Sucesso é bom, mas mata, também. 

Depois de chegar lá, não há mais para onde ir. Para cima, claro. Para baixo as oportunidades e possibilidades são infinitas. E assim, os que chegam lá, comemoram. E, no dia seguinte, sofrem, angustiam-se e muitos mergulham em depressão. Alguns se matam. O dia a dia de um chefe de cozinha é carregado de preocupações, dúvidas e necessidade de tomar decisões. Trabalha antes, no intervalo e no depois. E na hora do show, almoços e jantares, precisa estar elegante, sorridente, acolhedor, por, no mínimo, três horas.

Suicidar-se é uma circunstância na vida das pessoas. Na dos chefes de cozinha não chega a ser recorrência, mas uma possibilidade que jamais pode ser ignorada. Nos últimos dez anos dez chefes de cozinha famosos optaram pelo suicídio.
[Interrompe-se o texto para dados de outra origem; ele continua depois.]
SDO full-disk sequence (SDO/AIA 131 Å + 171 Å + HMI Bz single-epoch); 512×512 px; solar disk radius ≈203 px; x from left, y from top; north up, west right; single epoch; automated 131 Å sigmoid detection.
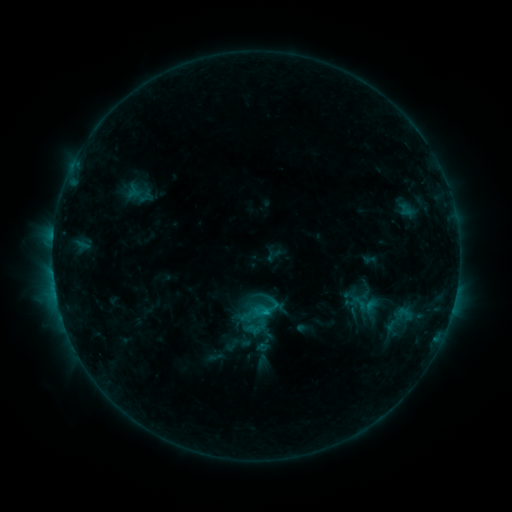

E outra centena não tão famosa, também.

Marcus Peter Volke – Austrália,
Tony Robijns – Bélgica,
Tu Yuangao – China,
Richard Brown – Estados Unidos,
Grant Gordon – Estados Unidos,
Anthony Sedlak – Canadá,
Homaro Cantu – Estados Unidos,
Josh Marks – Estados Unidos,
Joseph Cerniglia – Estados Unidos,
Benoît Violier – França.

E neste ano de 2018, o 11º suicídio que sensibilizou milhões de pessoas em todo o mundo. O do chef e celebridade Anthony Bourdain.

Entre todos os suicídios, sobre o qual escrevi um artigo, o de Bernard Loiseau, no dia 24 de fevereiro de 2003, que, diante da perspectiva de perder uma de suas três estrelas do Guia Gault & Millau, preferiu matar-se antes.

E, dias depois, ao sair o guia, o Le Côte Dór permanecia com as mesmas três estrelas. Não resistiu aos boatos e matou-se antes da não confirmação. Talvez o primeiro de muitos suicídios decorrentes de “fake news”.

No dia seguinte ao suicídio de Loiseau, o “pai e mentor profissional de todos eles”, que por sinal morreu no início deste ano de morte natural, Paul Bocuse, disparou: “Parabéns, Gault Millau, vocês ganharam. A sua apreciação custou a vida de um homem. Não podemos mais deixar nos manipular assim. Eu te dou uma estrela, eu te tomo uma estrela, eu te dou um ponto, eu te tiro um ponto. Os críticos são como os eunucos. Eles sabem, mas não podem”.

A novidade agora é chefes de cozinha consagrados devolvendo as condecorações e pedindo para serem excluídos de qualquer avaliação. No início deste 2018, Sébastien Bras convocou a imprensa para informar a todos que tinha, não obstante suas três estrelas do Michelin, jogado a toalha. Disse, em ótimo francês: “Tô fora! Chega, não quero mais!” Se a onda pegar, o que farão os guias e os críticos?

Na carta em que explica sua decisão, Bras diz: “Talvez, a partir de agora, eu perca notoriedade. Mas, vou me sentir livre, sem ficar me perguntando se minhas criações agradam ou não os inspetores do Michelin… Somos inspecionados de duas a três vezes por ano. Não sabemos quando. Cada prato que sai pode ser inspecionado. A cada dia servimos 500 pratos. Se errarmos num único e aquele for o do inspetor…”.

Difícil esquecer Bernard Loiseau, nem mesmo Fernando Adriá, o melhor do mundo, que decidiu fechar seu restaurante por não suportar mais a pressão. E vale para tudo na vida. Empresários e profissionais. O que estamos fazendo na terra? Viemos aqui, para quê?